● **To do**:
Please count the lines in the data below that hold "Évaluation" and answer with the number by itself.

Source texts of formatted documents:
┌──

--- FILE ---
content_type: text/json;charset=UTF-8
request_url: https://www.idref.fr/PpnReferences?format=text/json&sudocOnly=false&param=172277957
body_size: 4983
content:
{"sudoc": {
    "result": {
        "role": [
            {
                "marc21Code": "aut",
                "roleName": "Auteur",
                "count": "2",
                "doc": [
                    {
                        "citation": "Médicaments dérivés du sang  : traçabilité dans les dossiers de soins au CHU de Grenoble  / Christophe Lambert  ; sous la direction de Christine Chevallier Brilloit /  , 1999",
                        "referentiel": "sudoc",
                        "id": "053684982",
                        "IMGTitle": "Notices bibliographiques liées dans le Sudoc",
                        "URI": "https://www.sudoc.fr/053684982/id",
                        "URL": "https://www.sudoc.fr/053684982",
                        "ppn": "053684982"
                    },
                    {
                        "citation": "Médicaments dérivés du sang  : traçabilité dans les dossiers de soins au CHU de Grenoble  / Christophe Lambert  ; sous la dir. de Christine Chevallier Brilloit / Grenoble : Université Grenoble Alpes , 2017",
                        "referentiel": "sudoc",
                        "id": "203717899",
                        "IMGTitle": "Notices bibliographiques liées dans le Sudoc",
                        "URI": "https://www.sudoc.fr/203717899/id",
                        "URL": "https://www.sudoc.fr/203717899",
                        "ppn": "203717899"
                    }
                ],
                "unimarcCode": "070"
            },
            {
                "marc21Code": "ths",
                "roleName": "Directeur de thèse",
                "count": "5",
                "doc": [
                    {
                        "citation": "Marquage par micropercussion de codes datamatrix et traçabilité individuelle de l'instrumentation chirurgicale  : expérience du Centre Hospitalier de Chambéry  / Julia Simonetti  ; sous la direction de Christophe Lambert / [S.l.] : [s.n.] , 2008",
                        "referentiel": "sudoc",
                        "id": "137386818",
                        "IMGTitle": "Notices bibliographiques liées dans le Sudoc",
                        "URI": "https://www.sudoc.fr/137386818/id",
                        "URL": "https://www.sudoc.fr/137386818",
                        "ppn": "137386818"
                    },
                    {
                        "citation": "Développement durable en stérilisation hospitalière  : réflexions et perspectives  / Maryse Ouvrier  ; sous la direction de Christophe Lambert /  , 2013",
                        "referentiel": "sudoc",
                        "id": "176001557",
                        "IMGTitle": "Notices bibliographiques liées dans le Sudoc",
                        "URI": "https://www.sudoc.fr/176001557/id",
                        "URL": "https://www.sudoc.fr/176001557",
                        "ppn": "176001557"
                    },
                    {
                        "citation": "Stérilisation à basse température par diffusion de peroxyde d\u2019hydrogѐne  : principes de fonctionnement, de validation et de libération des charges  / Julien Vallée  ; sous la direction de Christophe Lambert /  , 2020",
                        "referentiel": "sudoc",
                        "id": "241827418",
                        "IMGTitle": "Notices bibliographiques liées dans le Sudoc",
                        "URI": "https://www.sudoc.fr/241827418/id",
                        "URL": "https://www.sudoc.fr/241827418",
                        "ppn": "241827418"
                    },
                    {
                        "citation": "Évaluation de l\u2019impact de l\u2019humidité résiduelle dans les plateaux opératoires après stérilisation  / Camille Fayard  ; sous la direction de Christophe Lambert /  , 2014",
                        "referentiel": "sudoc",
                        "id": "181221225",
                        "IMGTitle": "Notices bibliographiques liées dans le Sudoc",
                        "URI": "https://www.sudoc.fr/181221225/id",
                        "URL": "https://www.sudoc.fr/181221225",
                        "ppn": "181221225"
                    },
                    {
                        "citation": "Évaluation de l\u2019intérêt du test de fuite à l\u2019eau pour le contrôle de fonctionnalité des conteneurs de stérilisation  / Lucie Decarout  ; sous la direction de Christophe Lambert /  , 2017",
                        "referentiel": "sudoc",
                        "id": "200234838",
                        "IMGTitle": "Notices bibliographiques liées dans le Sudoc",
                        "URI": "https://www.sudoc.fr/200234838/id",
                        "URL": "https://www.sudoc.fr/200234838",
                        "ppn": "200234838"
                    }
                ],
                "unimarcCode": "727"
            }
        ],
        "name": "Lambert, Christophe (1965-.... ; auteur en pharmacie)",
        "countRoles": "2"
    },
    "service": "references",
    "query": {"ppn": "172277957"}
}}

└──

● **Response to this task**:
2